Cauchy- Schwarz works: $$x^2+y^2+z^2=\frac{1}{3}(1^2+1^2+1^2)(x^2+y^2+z^2)\geq\frac{1}{3}(x+y+z)^2=\frac{1}{3}$$

$x^2+y^2+z^2$ only depends on the squared distance of $(x,y,z)$ from the origin and the constraint $x+y+z=1$ tells us that $(x,y,z)$ lies in a affine plane. The problem is solved by finding the distance between such plane and the origin: since the plane is orthogonal to the line $x=y=z$,

$$ \min_{x+y+z=1}x^2+y^2+z^2 = \left(\frac{1}{3}\right)^2+\left(\frac{1}{3}\right)^2+\left(\frac{1}{3}\right)^2 = \frac{1}{3}$$ and we are done.

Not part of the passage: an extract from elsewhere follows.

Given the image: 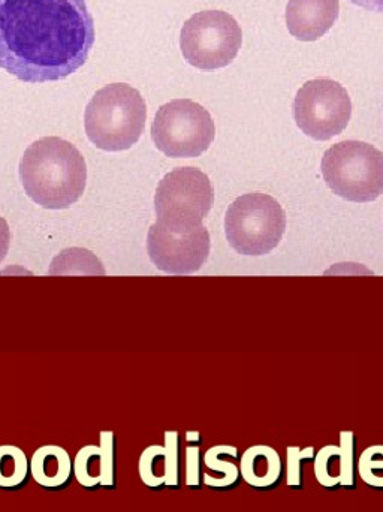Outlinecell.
I'll return each instance as SVG.
<instances>
[{"instance_id": "cell-10", "label": "cell", "mask_w": 383, "mask_h": 512, "mask_svg": "<svg viewBox=\"0 0 383 512\" xmlns=\"http://www.w3.org/2000/svg\"><path fill=\"white\" fill-rule=\"evenodd\" d=\"M210 234L202 224H165L158 221L147 234V252L158 270L168 274L198 271L210 255Z\"/></svg>"}, {"instance_id": "cell-21", "label": "cell", "mask_w": 383, "mask_h": 512, "mask_svg": "<svg viewBox=\"0 0 383 512\" xmlns=\"http://www.w3.org/2000/svg\"><path fill=\"white\" fill-rule=\"evenodd\" d=\"M165 487L179 489L182 475V444L177 432H165Z\"/></svg>"}, {"instance_id": "cell-27", "label": "cell", "mask_w": 383, "mask_h": 512, "mask_svg": "<svg viewBox=\"0 0 383 512\" xmlns=\"http://www.w3.org/2000/svg\"><path fill=\"white\" fill-rule=\"evenodd\" d=\"M349 2L360 6V8L367 9V11L383 14V0H349Z\"/></svg>"}, {"instance_id": "cell-7", "label": "cell", "mask_w": 383, "mask_h": 512, "mask_svg": "<svg viewBox=\"0 0 383 512\" xmlns=\"http://www.w3.org/2000/svg\"><path fill=\"white\" fill-rule=\"evenodd\" d=\"M214 137L213 117L191 99L162 105L153 120V143L168 158H198L207 152Z\"/></svg>"}, {"instance_id": "cell-20", "label": "cell", "mask_w": 383, "mask_h": 512, "mask_svg": "<svg viewBox=\"0 0 383 512\" xmlns=\"http://www.w3.org/2000/svg\"><path fill=\"white\" fill-rule=\"evenodd\" d=\"M340 487L354 490L357 486V460H355L354 432L343 430L340 432Z\"/></svg>"}, {"instance_id": "cell-2", "label": "cell", "mask_w": 383, "mask_h": 512, "mask_svg": "<svg viewBox=\"0 0 383 512\" xmlns=\"http://www.w3.org/2000/svg\"><path fill=\"white\" fill-rule=\"evenodd\" d=\"M18 173L27 197L48 210L68 209L86 189L83 155L74 144L59 137L35 141L24 152Z\"/></svg>"}, {"instance_id": "cell-17", "label": "cell", "mask_w": 383, "mask_h": 512, "mask_svg": "<svg viewBox=\"0 0 383 512\" xmlns=\"http://www.w3.org/2000/svg\"><path fill=\"white\" fill-rule=\"evenodd\" d=\"M340 448L339 445H325L321 450L316 451L313 460V471L315 478L324 489H340Z\"/></svg>"}, {"instance_id": "cell-26", "label": "cell", "mask_w": 383, "mask_h": 512, "mask_svg": "<svg viewBox=\"0 0 383 512\" xmlns=\"http://www.w3.org/2000/svg\"><path fill=\"white\" fill-rule=\"evenodd\" d=\"M9 245H11V231H9L8 222L0 216V262L8 255Z\"/></svg>"}, {"instance_id": "cell-4", "label": "cell", "mask_w": 383, "mask_h": 512, "mask_svg": "<svg viewBox=\"0 0 383 512\" xmlns=\"http://www.w3.org/2000/svg\"><path fill=\"white\" fill-rule=\"evenodd\" d=\"M328 188L346 201L372 203L383 194V153L363 141H342L321 164Z\"/></svg>"}, {"instance_id": "cell-12", "label": "cell", "mask_w": 383, "mask_h": 512, "mask_svg": "<svg viewBox=\"0 0 383 512\" xmlns=\"http://www.w3.org/2000/svg\"><path fill=\"white\" fill-rule=\"evenodd\" d=\"M241 480L258 490L270 492L282 483L285 469L279 451L268 445H253L240 457Z\"/></svg>"}, {"instance_id": "cell-14", "label": "cell", "mask_w": 383, "mask_h": 512, "mask_svg": "<svg viewBox=\"0 0 383 512\" xmlns=\"http://www.w3.org/2000/svg\"><path fill=\"white\" fill-rule=\"evenodd\" d=\"M240 460L238 448L232 445H216L208 448L204 454V466L210 472L204 474V484L217 492H228L240 484Z\"/></svg>"}, {"instance_id": "cell-19", "label": "cell", "mask_w": 383, "mask_h": 512, "mask_svg": "<svg viewBox=\"0 0 383 512\" xmlns=\"http://www.w3.org/2000/svg\"><path fill=\"white\" fill-rule=\"evenodd\" d=\"M357 472L364 484L383 492V445H373L363 451Z\"/></svg>"}, {"instance_id": "cell-3", "label": "cell", "mask_w": 383, "mask_h": 512, "mask_svg": "<svg viewBox=\"0 0 383 512\" xmlns=\"http://www.w3.org/2000/svg\"><path fill=\"white\" fill-rule=\"evenodd\" d=\"M147 107L141 93L125 83L108 84L86 107L87 137L105 152H123L138 143L146 126Z\"/></svg>"}, {"instance_id": "cell-13", "label": "cell", "mask_w": 383, "mask_h": 512, "mask_svg": "<svg viewBox=\"0 0 383 512\" xmlns=\"http://www.w3.org/2000/svg\"><path fill=\"white\" fill-rule=\"evenodd\" d=\"M30 475L42 489H65L74 477V462L65 448L44 445L30 457Z\"/></svg>"}, {"instance_id": "cell-22", "label": "cell", "mask_w": 383, "mask_h": 512, "mask_svg": "<svg viewBox=\"0 0 383 512\" xmlns=\"http://www.w3.org/2000/svg\"><path fill=\"white\" fill-rule=\"evenodd\" d=\"M316 457L315 447H288L286 448V484L289 489H303L304 462H313Z\"/></svg>"}, {"instance_id": "cell-23", "label": "cell", "mask_w": 383, "mask_h": 512, "mask_svg": "<svg viewBox=\"0 0 383 512\" xmlns=\"http://www.w3.org/2000/svg\"><path fill=\"white\" fill-rule=\"evenodd\" d=\"M99 448H101V487L108 490L116 489V436L113 432L108 430L101 432Z\"/></svg>"}, {"instance_id": "cell-18", "label": "cell", "mask_w": 383, "mask_h": 512, "mask_svg": "<svg viewBox=\"0 0 383 512\" xmlns=\"http://www.w3.org/2000/svg\"><path fill=\"white\" fill-rule=\"evenodd\" d=\"M138 472L144 486L150 490H161L165 487L164 445H152L141 453Z\"/></svg>"}, {"instance_id": "cell-1", "label": "cell", "mask_w": 383, "mask_h": 512, "mask_svg": "<svg viewBox=\"0 0 383 512\" xmlns=\"http://www.w3.org/2000/svg\"><path fill=\"white\" fill-rule=\"evenodd\" d=\"M93 44L86 0H0V68L24 83L69 77Z\"/></svg>"}, {"instance_id": "cell-15", "label": "cell", "mask_w": 383, "mask_h": 512, "mask_svg": "<svg viewBox=\"0 0 383 512\" xmlns=\"http://www.w3.org/2000/svg\"><path fill=\"white\" fill-rule=\"evenodd\" d=\"M30 475V459L15 445H0V489L15 492L27 486Z\"/></svg>"}, {"instance_id": "cell-8", "label": "cell", "mask_w": 383, "mask_h": 512, "mask_svg": "<svg viewBox=\"0 0 383 512\" xmlns=\"http://www.w3.org/2000/svg\"><path fill=\"white\" fill-rule=\"evenodd\" d=\"M351 116L348 90L330 78L307 81L295 96V122L313 140L327 141L342 134Z\"/></svg>"}, {"instance_id": "cell-11", "label": "cell", "mask_w": 383, "mask_h": 512, "mask_svg": "<svg viewBox=\"0 0 383 512\" xmlns=\"http://www.w3.org/2000/svg\"><path fill=\"white\" fill-rule=\"evenodd\" d=\"M339 11V0H289L286 26L298 41H318L334 26Z\"/></svg>"}, {"instance_id": "cell-9", "label": "cell", "mask_w": 383, "mask_h": 512, "mask_svg": "<svg viewBox=\"0 0 383 512\" xmlns=\"http://www.w3.org/2000/svg\"><path fill=\"white\" fill-rule=\"evenodd\" d=\"M213 203V185L207 174L198 168H176L156 189V216L165 224H202Z\"/></svg>"}, {"instance_id": "cell-6", "label": "cell", "mask_w": 383, "mask_h": 512, "mask_svg": "<svg viewBox=\"0 0 383 512\" xmlns=\"http://www.w3.org/2000/svg\"><path fill=\"white\" fill-rule=\"evenodd\" d=\"M243 42L240 24L225 11H202L192 15L180 33L186 62L201 71H216L231 65Z\"/></svg>"}, {"instance_id": "cell-16", "label": "cell", "mask_w": 383, "mask_h": 512, "mask_svg": "<svg viewBox=\"0 0 383 512\" xmlns=\"http://www.w3.org/2000/svg\"><path fill=\"white\" fill-rule=\"evenodd\" d=\"M74 478L84 489L96 490L101 487V448L99 445H86L75 454Z\"/></svg>"}, {"instance_id": "cell-28", "label": "cell", "mask_w": 383, "mask_h": 512, "mask_svg": "<svg viewBox=\"0 0 383 512\" xmlns=\"http://www.w3.org/2000/svg\"><path fill=\"white\" fill-rule=\"evenodd\" d=\"M186 442H188L189 445H201V433H199V432L186 433Z\"/></svg>"}, {"instance_id": "cell-24", "label": "cell", "mask_w": 383, "mask_h": 512, "mask_svg": "<svg viewBox=\"0 0 383 512\" xmlns=\"http://www.w3.org/2000/svg\"><path fill=\"white\" fill-rule=\"evenodd\" d=\"M68 252L71 256H66L65 252H63V254H60L56 258L59 259V261H63L62 267H60L62 270H59V273L66 274V271L74 265V267L80 268V273H89V270H86V268H92L95 274H105L104 267H102L98 259H95V261L81 262L80 264V261L86 259L87 256L90 255V252L80 251V249H74V251Z\"/></svg>"}, {"instance_id": "cell-5", "label": "cell", "mask_w": 383, "mask_h": 512, "mask_svg": "<svg viewBox=\"0 0 383 512\" xmlns=\"http://www.w3.org/2000/svg\"><path fill=\"white\" fill-rule=\"evenodd\" d=\"M285 231V210L270 195H243L226 212V239L240 255L270 254L282 242Z\"/></svg>"}, {"instance_id": "cell-25", "label": "cell", "mask_w": 383, "mask_h": 512, "mask_svg": "<svg viewBox=\"0 0 383 512\" xmlns=\"http://www.w3.org/2000/svg\"><path fill=\"white\" fill-rule=\"evenodd\" d=\"M201 463L202 454L199 445H188L186 448V460H185V471H186V487L195 490L199 489L202 484L201 474Z\"/></svg>"}]
</instances>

This is not a proof in itself, but if you've studied statistics, then you've seen a proof that

$$0\le V(X)=E(X^2)-E(X)^2$$

If we now consider a random variable $X$ with three equally likely values, $X=x,y$, and $z$, then we have

$$E(X)={x+y+z\over3}\qquad\text{and}\qquad E(X^2)={x^2+y^2+z^2\over3}$$

If, in addition, we assume $x+y+z=1$, then we have $E(X)={1\over3}$, which implies $E(X^2)\ge\left(1\over3\right)^2={1\over9}$, or $x^2+y^2+z^2\ge{1\over3}$.